[Start]

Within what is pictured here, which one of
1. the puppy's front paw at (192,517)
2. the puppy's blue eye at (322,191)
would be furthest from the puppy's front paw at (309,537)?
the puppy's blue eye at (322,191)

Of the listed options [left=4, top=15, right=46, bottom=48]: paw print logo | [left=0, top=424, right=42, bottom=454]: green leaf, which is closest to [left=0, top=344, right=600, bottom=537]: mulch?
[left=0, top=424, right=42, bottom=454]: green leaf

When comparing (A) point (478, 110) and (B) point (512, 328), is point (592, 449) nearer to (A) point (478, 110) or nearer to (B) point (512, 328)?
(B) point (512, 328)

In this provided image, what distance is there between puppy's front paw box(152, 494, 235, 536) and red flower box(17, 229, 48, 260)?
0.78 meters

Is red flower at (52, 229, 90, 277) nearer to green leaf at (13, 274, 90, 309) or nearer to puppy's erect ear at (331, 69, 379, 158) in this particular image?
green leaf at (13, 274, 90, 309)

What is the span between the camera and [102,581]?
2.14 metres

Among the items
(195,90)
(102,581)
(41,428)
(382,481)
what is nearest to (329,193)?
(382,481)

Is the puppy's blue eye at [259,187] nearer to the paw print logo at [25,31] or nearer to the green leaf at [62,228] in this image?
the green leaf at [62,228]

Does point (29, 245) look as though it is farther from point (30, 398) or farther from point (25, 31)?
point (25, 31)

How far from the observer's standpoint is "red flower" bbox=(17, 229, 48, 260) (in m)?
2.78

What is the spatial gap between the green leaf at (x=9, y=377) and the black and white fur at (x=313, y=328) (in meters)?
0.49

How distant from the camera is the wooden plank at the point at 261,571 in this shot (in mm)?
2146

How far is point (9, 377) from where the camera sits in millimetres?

[End]

Rewrite the lines above, switching every "camera" to "viewer" and leaving everything else unchanged.

Within what is pictured here, which one of
1. the puppy's front paw at (192,517)
2. the puppy's blue eye at (322,191)
would be furthest from the puppy's front paw at (309,537)?
the puppy's blue eye at (322,191)

Of the listed options [left=4, top=15, right=46, bottom=48]: paw print logo | [left=0, top=424, right=42, bottom=454]: green leaf, which is closest to [left=0, top=344, right=600, bottom=537]: mulch?
[left=0, top=424, right=42, bottom=454]: green leaf

When comparing (A) point (478, 110) and (B) point (512, 328), is point (592, 449) nearer to (A) point (478, 110) or nearer to (B) point (512, 328)?
(B) point (512, 328)

In this provided image, what distance is there between puppy's front paw box(152, 494, 235, 536) and red flower box(17, 229, 48, 260)?
0.78 meters

Is red flower at (52, 229, 90, 277) nearer to green leaf at (13, 274, 90, 309) or nearer to puppy's erect ear at (331, 69, 379, 158) in this particular image?
green leaf at (13, 274, 90, 309)

What is the span between the viewer and [102,581]?
2.14 metres

Among the items
(195,90)
(102,581)
(41,428)
(382,481)
what is nearest to (329,193)?
(382,481)

Is the puppy's blue eye at [259,187] nearer to the paw print logo at [25,31] or nearer to the green leaf at [62,228] in this image?
the green leaf at [62,228]

Does point (29, 245) look as though it is farther from point (30, 398) or farther from point (25, 31)?
point (25, 31)

How far from the observer's standpoint is "red flower" bbox=(17, 229, 48, 260) (in m)?
2.78

What is the spatial gap between the green leaf at (x=9, y=377) and the black and white fur at (x=313, y=328) (in meters)?
0.49

How distant from the viewer is the wooden plank at the point at 261,571 in this shot (in mm)?
2146

How far is point (9, 377) from where the viewer sits in millimetres?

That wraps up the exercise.